▶ _Given exercise_
Return each line of the entries below that contains the word "away".

▶ _Excerpted data_
------------------------------------------------------------------------
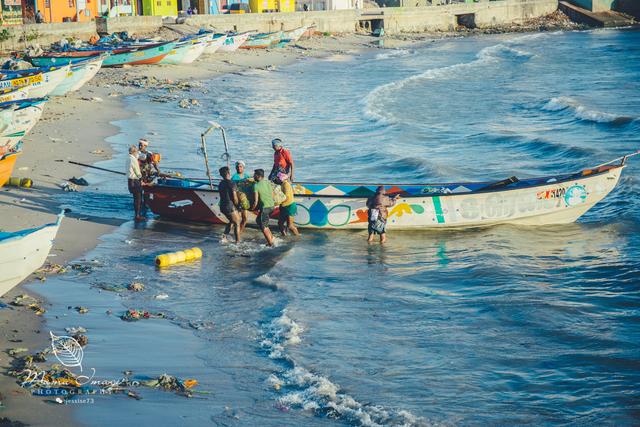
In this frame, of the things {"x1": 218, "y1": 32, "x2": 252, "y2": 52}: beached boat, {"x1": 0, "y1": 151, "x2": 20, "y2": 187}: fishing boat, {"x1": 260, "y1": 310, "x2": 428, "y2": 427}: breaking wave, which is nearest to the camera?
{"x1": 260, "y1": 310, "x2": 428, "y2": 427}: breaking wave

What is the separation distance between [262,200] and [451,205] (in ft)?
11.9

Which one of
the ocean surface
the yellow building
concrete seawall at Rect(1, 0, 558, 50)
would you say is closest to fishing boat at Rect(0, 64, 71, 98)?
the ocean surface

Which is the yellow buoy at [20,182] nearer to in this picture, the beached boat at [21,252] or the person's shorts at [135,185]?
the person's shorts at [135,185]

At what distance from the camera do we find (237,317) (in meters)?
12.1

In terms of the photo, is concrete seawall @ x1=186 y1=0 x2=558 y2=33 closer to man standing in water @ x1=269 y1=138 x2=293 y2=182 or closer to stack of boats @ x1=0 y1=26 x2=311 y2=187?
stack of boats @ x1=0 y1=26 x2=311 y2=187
------------------------------------------------------------------------
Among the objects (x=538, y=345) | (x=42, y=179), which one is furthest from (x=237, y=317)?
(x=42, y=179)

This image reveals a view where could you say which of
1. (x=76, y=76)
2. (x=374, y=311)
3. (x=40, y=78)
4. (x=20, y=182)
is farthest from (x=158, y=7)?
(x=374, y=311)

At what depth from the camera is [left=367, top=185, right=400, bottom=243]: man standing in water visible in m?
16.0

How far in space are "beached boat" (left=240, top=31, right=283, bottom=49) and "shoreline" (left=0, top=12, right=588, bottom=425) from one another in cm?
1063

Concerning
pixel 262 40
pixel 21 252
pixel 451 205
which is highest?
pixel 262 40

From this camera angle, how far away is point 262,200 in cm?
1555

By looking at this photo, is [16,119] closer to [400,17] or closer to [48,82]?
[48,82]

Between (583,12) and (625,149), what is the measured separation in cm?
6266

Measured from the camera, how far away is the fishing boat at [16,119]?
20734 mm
------------------------------------------------------------------------
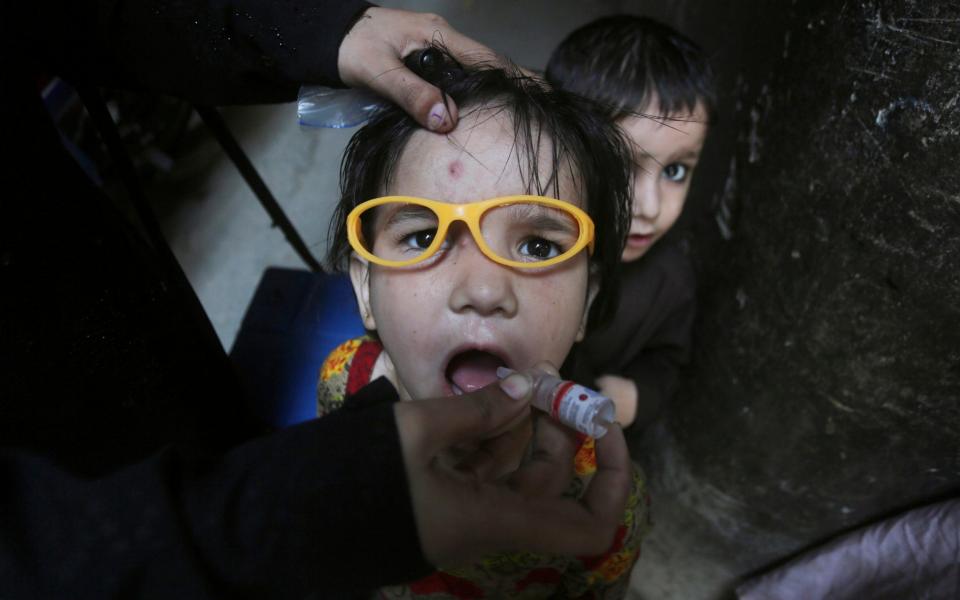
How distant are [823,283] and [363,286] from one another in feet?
------------------------------------------------------------------------
▶ _Output of the task_
From this camera angle, how far away is point 262,200 in cm?
Measured from the camera, how far away is the fishing boat at [16,119]?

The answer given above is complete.